There is something special happening at Kehilla.
I was hanging around the kitchen last Shabbat afternoon. Most of the guests who had come to Langston Buddenhagen’s Bar Mitzvah had left. But there was still lots of action in the kitchen. Ten adults were chattering away, while at the same time, working diligently to clean up from the lunch that hundreds of guests had just enjoyed.
This kitchen crew was made up of the parents from Langston’s chavurah. Every Bar and Bat Mitzvah student is in a chavurah with four to six other students and their families, and they meet together once a month to share a Shabbat meal. In addition to celebrating and learning together during the months leading up to the Bar and Bat Mitzvah, the families take on the commitment to set up, serve and clean up the meal following the Saturday morning service.
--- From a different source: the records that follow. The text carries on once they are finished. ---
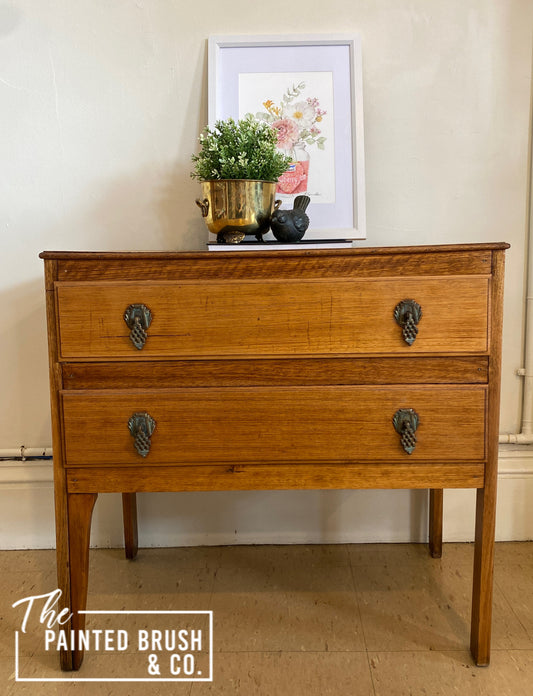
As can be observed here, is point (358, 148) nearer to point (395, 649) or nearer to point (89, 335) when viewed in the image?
point (89, 335)

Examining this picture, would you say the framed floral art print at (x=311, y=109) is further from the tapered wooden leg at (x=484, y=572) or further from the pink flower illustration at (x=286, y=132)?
the tapered wooden leg at (x=484, y=572)

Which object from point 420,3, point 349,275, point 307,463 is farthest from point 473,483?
point 420,3

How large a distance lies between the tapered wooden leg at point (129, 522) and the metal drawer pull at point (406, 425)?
37.4 inches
As anyone who has catered a large, festive meal knows, it is quite an undertaking. These families put in hours of hard work on behalf of each other, saving the Bar/Bat Mitzvah family a good deal of money, lots of work and lots of worry.
But it looks like there is even more gained from this experience.
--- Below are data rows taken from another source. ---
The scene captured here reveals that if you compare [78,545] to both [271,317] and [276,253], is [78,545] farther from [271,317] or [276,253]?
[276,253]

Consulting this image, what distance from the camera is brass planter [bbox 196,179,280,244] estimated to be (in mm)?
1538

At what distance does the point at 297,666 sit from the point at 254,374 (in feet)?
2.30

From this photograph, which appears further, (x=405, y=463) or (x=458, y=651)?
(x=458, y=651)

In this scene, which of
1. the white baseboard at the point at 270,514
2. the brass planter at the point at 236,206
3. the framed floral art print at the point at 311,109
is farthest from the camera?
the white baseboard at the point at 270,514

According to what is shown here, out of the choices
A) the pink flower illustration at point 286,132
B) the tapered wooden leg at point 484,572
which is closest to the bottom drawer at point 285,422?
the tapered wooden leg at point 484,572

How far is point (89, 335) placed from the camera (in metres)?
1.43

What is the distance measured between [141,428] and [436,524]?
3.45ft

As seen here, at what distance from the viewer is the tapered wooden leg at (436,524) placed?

Langston’s Bar Mitzvah was the last of the 14 ceremonies for the Bar and Bat Mitzvah class of 2015. The sense I had, hanging around the kitchen, is that these families had been through something important together and had built bonds that would last. I had this same sense when I went upstairs and saw a bunch of those 14 new Bar and Bat Mitzvah young people hanging out, laughing and talking.
I have been to a number of Bar and Bat Mitzvahs lately, and these deep connections were evident at all of them. From the pride that the Bar and Bat Mitzvah families show while joining in the Kehilla community aliya to the Torah, to the joyful way that the students dance with that day’s celebrant after s/he has finished reading from the Torah, to the beautiful words that are shared when representatives of the chavurah present a gift to the Bar/Bat Mitzvah, the power of Kehilla’s Bar and Bat Mitzvah process is evident.
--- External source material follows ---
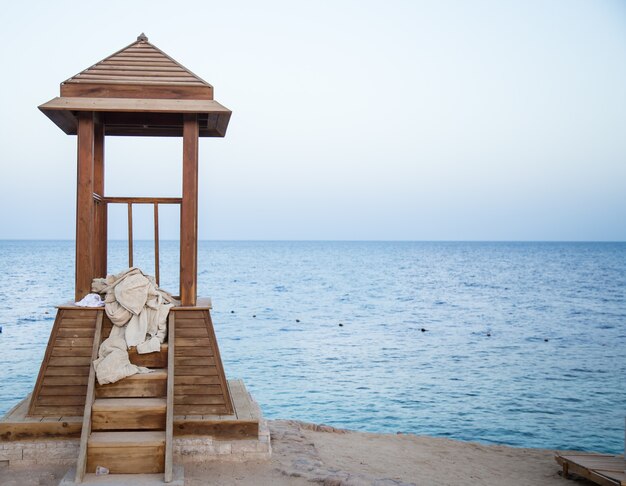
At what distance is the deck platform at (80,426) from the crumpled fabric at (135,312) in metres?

Synagogues all over the United States struggle to make the Bar and Bat Mitzvah process meaningful for the young person and their families. They are working diligently to make the service more than a performance or individual accomplishment, or the culmination of the young person and their families’ Jewish education and affiliation with the synagogue.
At Kehilla, we have a treasure, and many in our community don’t know about it. Talk to any of this year’s 14 Bar and Bat Mitzvah families, and you will hear just how thoughtful and meaningful the Kehilla Bar and Bat Mitzvah process is. You will understand the quality of the work done by Sandra Razieli, our Bar and Bat Mitzvah Program Director, our teachers, service leaders and musical prayer leaders.
This May, the first of this year’s 20 Bar and Bat Mitzvah services will be held. I suggest you come and join me in the sanctuary, and be inspired yourself. Or slip downstairs to the kitchen and get the whole experience.